Begin at the top of the records below and print each line exactly until the line containing "to make copies" has been printed; any pictures are to be left out.

→ Records shown
******
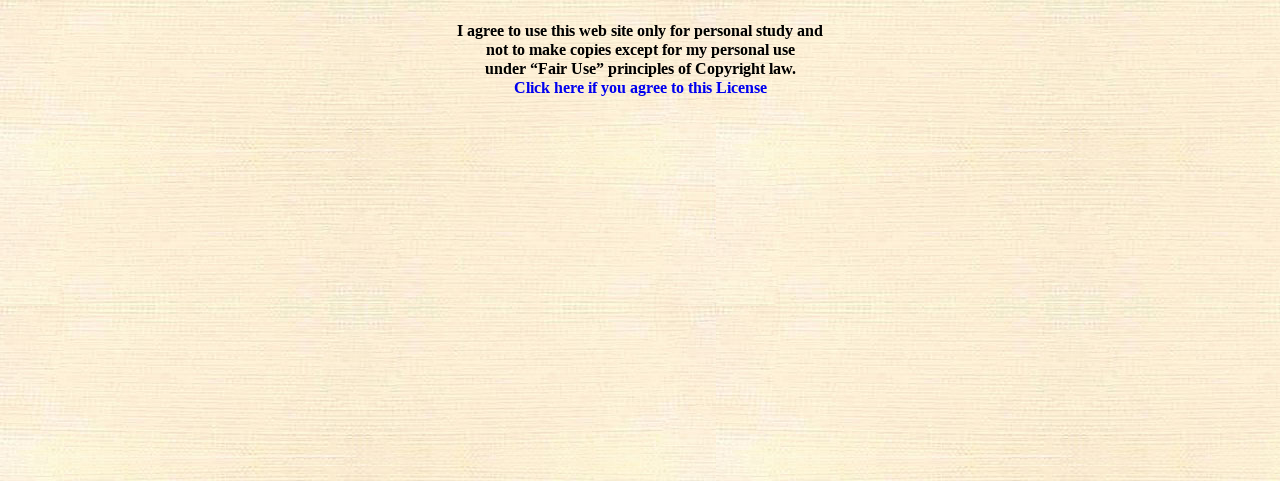

--- FILE ---
content_type: text/html;charset=utf-8
request_url: https://franklinpapers.org/yale;jsessionid=node010t4pf94ya03c1ty4mcyzucpjf82666540.node0?d=1098486881&vol=45&page=144&ssn=001-52-0007
body_size: 591
content:
<!DOCTYPE html PUBLIC "-//W3C//DTD XHTML 1.0 Transitional//EN"
"http://www.w3.org/TR/xhtml1/DTD/xhtml1-transitional.dtd">
<html xmlns="http://www.w3.org/1999/xhtml">
<head>
<meta http-equiv="Content-Type" content="text/html; charset=utf-8" />
<link href="franklin.css" rel="stylesheet" type="text/css"/>
<script src="js/franklin.js" type="text/javascript"></script>
<title>Fair Use Agreement</title>
</head>

<body>

<h4>

I agree to use this web site only for personal study and<br/> not 
to make copies except for my personal use <br/> under &ldquo;Fair Use&rdquo; 
principles of Copyright law. <br/> <a href="yale;jsessionid=F006DDDE55C9CF30B78BE2DE796B0B8E?d=-1629162841&d=1098486881&vol=45&page=144&ssn=001-52-0007" >
Click here if you agree to this License</a>

</h4>

<script src="https://www.google-analytics.com/urchin.js" type="text/javascript"></script><script type="text/javascript">_uacct ="UA-2266459-2";urchinTracker();</script>
<script defer src="https://static.cloudflareinsights.com/beacon.min.js/vcd15cbe7772f49c399c6a5babf22c1241717689176015" integrity="sha512-ZpsOmlRQV6y907TI0dKBHq9Md29nnaEIPlkf84rnaERnq6zvWvPUqr2ft8M1aS28oN72PdrCzSjY4U6VaAw1EQ==" data-cf-beacon='{"version":"2024.11.0","token":"99d314829d1547e69c3a5792bb096241","r":1,"server_timing":{"name":{"cfCacheStatus":true,"cfEdge":true,"cfExtPri":true,"cfL4":true,"cfOrigin":true,"cfSpeedBrain":true},"location_startswith":null}}' crossorigin="anonymous"></script>
</body>

</html>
******
→ Answer space
--- FILE ---
content_type: text/html;charset=utf-8
request_url: https://franklinpapers.org/yale;jsessionid=node010t4pf94ya03c1ty4mcyzucpjf82666540.node0?d=1098486881&vol=45&page=144&ssn=001-52-0007
body_size: 591
content:
<!DOCTYPE html PUBLIC "-//W3C//DTD XHTML 1.0 Transitional//EN"
"http://www.w3.org/TR/xhtml1/DTD/xhtml1-transitional.dtd">
<html xmlns="http://www.w3.org/1999/xhtml">
<head>
<meta http-equiv="Content-Type" content="text/html; charset=utf-8" />
<link href="franklin.css" rel="stylesheet" type="text/css"/>
<script src="js/franklin.js" type="text/javascript"></script>
<title>Fair Use Agreement</title>
</head>

<body>

<h4>

I agree to use this web site only for personal study and<br/> not 
to make copies except for my personal use <br/> under &ldquo;Fair Use&rdquo; 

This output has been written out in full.